STATED PROBLEM A
Repeat the lithium passage below in full, word for word.

** start TEXT PROVIDED **

The Cornwall-based company is one of more than a dozen across Europe aiming to mine and refine lithium. Companies in North America, as well as other countries around the world, are also working to increase lithium mining and processing.
Lithium is:
▸ The lightest solid metal
▸ Present in Earth’s crust in many parts of the world but at concentrations of just a few percent or less
▸ Extracted from either brines or mined rocks
▸ Consumed by battery makers as lithium hydroxide or lithium carbonate depending on the type of cathode
The amount of lithium chemicals required for each electric vehicle
The amount by which global lithium-chemical demand is forecast to increase by 2030
The increase in the spot price of battery-grade lithium hydroxide in Europe since the beginning of 2022
Sources: Albemarle, C&EN, London Metal Exchange, Accenture.
Batteries require lithium in the form of either lithium hydroxide or lithium carbonate depending on the chemical composition of the cathode. Demand for EVs is growing so quickly that established lithium-mining companies such as Albemarle and SQM can’t keep up. Even with new companies joining the fray, a lithium supply shortage could be looming.

** end TEXT PROVIDED **
** start DATASET ROWS **

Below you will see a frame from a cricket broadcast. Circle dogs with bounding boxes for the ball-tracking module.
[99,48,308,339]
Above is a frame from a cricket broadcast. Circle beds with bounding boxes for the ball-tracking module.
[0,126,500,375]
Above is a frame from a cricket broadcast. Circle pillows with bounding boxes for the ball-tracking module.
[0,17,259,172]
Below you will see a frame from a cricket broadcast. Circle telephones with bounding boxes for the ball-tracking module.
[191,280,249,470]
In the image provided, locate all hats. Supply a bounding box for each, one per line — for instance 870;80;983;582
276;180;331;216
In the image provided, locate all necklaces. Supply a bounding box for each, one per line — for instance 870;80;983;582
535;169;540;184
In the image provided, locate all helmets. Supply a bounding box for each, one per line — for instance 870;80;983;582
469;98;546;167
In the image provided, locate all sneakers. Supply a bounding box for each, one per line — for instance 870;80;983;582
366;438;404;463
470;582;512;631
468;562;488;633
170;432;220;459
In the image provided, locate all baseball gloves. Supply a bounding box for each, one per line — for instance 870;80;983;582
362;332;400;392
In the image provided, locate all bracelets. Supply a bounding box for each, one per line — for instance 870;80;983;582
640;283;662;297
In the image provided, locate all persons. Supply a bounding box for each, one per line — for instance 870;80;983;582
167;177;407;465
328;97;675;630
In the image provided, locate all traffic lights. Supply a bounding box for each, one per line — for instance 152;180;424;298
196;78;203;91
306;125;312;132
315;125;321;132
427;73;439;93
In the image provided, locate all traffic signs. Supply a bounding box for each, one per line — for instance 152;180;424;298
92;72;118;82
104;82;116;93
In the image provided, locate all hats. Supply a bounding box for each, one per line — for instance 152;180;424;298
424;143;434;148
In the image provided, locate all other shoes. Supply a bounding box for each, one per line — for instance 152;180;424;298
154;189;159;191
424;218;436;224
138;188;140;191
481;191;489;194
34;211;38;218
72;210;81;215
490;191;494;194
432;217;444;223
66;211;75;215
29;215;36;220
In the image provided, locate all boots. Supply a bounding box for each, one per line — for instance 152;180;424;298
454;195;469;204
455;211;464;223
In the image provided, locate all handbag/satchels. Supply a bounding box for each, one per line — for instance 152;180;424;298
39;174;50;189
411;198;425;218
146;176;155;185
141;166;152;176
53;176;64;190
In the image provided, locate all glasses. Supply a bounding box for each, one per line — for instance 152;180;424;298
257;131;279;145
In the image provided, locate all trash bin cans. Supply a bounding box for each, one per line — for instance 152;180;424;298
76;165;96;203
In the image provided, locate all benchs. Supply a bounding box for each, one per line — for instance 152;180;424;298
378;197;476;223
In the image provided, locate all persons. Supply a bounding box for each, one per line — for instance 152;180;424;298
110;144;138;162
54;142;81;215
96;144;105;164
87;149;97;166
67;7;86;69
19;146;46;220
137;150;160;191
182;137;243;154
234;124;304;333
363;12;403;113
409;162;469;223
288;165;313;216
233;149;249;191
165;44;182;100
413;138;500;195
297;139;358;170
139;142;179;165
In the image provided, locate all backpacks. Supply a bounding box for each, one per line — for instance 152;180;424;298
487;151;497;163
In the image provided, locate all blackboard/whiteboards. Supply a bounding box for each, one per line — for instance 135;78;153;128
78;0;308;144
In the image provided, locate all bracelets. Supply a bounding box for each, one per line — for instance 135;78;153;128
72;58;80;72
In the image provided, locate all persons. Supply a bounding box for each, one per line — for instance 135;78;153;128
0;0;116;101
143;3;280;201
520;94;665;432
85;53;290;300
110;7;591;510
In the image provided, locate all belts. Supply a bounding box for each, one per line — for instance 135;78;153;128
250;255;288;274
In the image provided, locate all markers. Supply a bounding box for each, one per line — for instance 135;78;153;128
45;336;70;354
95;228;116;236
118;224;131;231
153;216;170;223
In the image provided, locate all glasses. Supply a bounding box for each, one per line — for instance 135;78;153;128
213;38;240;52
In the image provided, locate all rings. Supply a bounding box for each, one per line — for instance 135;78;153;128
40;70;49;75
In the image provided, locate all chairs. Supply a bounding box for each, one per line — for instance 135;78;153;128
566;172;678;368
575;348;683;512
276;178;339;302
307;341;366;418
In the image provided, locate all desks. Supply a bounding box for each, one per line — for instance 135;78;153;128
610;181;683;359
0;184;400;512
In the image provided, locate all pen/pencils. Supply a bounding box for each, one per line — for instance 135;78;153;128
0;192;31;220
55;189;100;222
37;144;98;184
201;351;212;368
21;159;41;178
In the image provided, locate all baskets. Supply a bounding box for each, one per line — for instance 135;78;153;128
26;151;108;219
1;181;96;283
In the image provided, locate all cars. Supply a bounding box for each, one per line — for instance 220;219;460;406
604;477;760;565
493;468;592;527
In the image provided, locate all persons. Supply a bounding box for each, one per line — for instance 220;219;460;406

** end DATASET ROWS **

STATED PROBLEM B
Please arrange the records above as a two-column CSV, covering everything from the first record down to the one containing "[0,17,259,172]" and nothing else. Name the columns input and output, put each record on its own row with every value in a single quoted field, and replace line breaks with spaces.

EXERCISE RESPONSE A
The Cornwall-based company is one of more than a dozen across Europe aiming to mine and refine lithium. Companies in North America, as well as other countries around the world, are also working to increase lithium mining and processing.
Lithium is:
▸ The lightest solid metal
▸ Present in Earth’s crust in many parts of the world but at concentrations of just a few percent or less
▸ Extracted from either brines or mined rocks
▸ Consumed by battery makers as lithium hydroxide or lithium carbonate depending on the type of cathode
The amount of lithium chemicals required for each electric vehicle
The amount by which global lithium-chemical demand is forecast to increase by 2030
The increase in the spot price of battery-grade lithium hydroxide in Europe since the beginning of 2022
Sources: Albemarle, C&EN, London Metal Exchange, Accenture.
Batteries require lithium in the form of either lithium hydroxide or lithium carbonate depending on the chemical composition of the cathode. Demand for EVs is growing so quickly that established lithium-mining companies such as Albemarle and SQM can’t keep up. Even with new companies joining the fray, a lithium supply shortage could be looming.

EXERCISE RESPONSE B
input,output
"Below you will see a frame from a cricket broadcast. Circle dogs with bounding boxes for the ball-tracking module.","[99,48,308,339]"
"Above is a frame from a cricket broadcast. Circle beds with bounding boxes for the ball-tracking module.","[0,126,500,375]"
"Above is a frame from a cricket broadcast. Circle pillows with bounding boxes for the ball-tracking module.","[0,17,259,172]"